With that, Olyrrwd handed both pieces of the toy back to Caelym, picked up the overturned chair, and set it right side up at the table where he’d left his healer’s satchel. Caelym followed after him, climbed onto the chair, and wiped his nose with the smaller piece of the rag toy as Olyrrwd took his own seat and began to pull the things he used for real wounds out of the bag.
He threaded a needle with what Herrwn knew to be his best gut suture and held it up, looking at Caelym.
“Will it hurt?” the boy whispered.
“Perhaps, just a little, so you must hold him very still and tell him to be brave.”
Bracing his elbows on the table, Caelym held the horse’s head in his hands and whispered in its remaining ear, “Be brave,” and “Don’t cry,” and “It will only hurt a little,” while Olyrrwd stitched it together, restuffing it with the sheep’s wool he kept for sopping up blood or purulence from draining sores as he went so it gradually took the shape of a sturdy little pony that looked remarkably perky given all it had been through.
After tying off the thread, Olyrrwd handed the little horse back to Caelym, who hugged it in a grasp that would have suffocated a real pet and looked at Olyrrwd with worshipful awe.
Feeling it incumbent upon himself to instill good manners in his new pupil, Herrwn cleared his throat and prompted, “Now, what do you say?”

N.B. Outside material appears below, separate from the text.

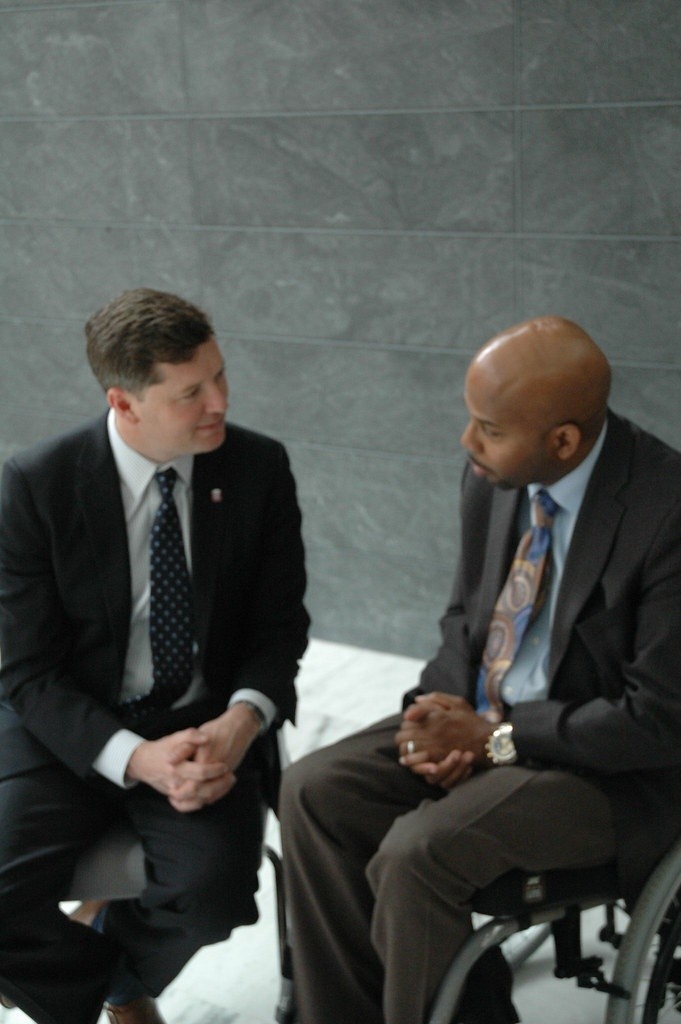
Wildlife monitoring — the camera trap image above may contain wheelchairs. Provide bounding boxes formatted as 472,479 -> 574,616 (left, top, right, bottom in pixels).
259,832 -> 681,1024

“Thank you” was, of course, the response he was looking for, but Caelym drew his lip in and seemed to ponder deeply, looking first at Olyrrwd, then down at the toy horse, and then back at Olyrrwd, before answering, “You can play with him.” He held the horse out as he added gravely, “But you have to give him back.”
Olyrrwd somehow kept from smiling as he took the toy and answered just as gravely, “Thank you, I will.” Then he did smile—in fact, beamed—and said, “My name is Olyrrwd. What’s yours?”
Caelym beamed back and said, “Caelym”—and, in his next breath, pelleted Olyrrwd with a volley of questions:
“Do all real animals have blood?”
“Why do birds get to fly, and we don’t?”
“Can people eat worms?”
“What is poo-poo made of?”
An offended “humph” was the first audible sound to come from Ossiam since he’d had the wind kicked out of him. Drawing himself up to his full height, he announced that he was going to his tower to propitiate the spirits and to divine how best to make amends for Caelym’s transgressions. Without waiting for any response, he swept out of the room, his robes billowing behind him.
Olyrrwd, who didn’t pay much attention to Ossiam’s pronouncements anyway, began to answer each of Caelym’s questions in turn. He had just reached the one about poo-poo when a servant rushed into the classroom gasping that there’d been an accident at the archery practice.
Pausing just long enough to set the toy horse down, pat its head, and tell it not to hide under any more beds, Olyrrwd took up his leather bag and rushed off, leaving Herrwn alone with Caelym.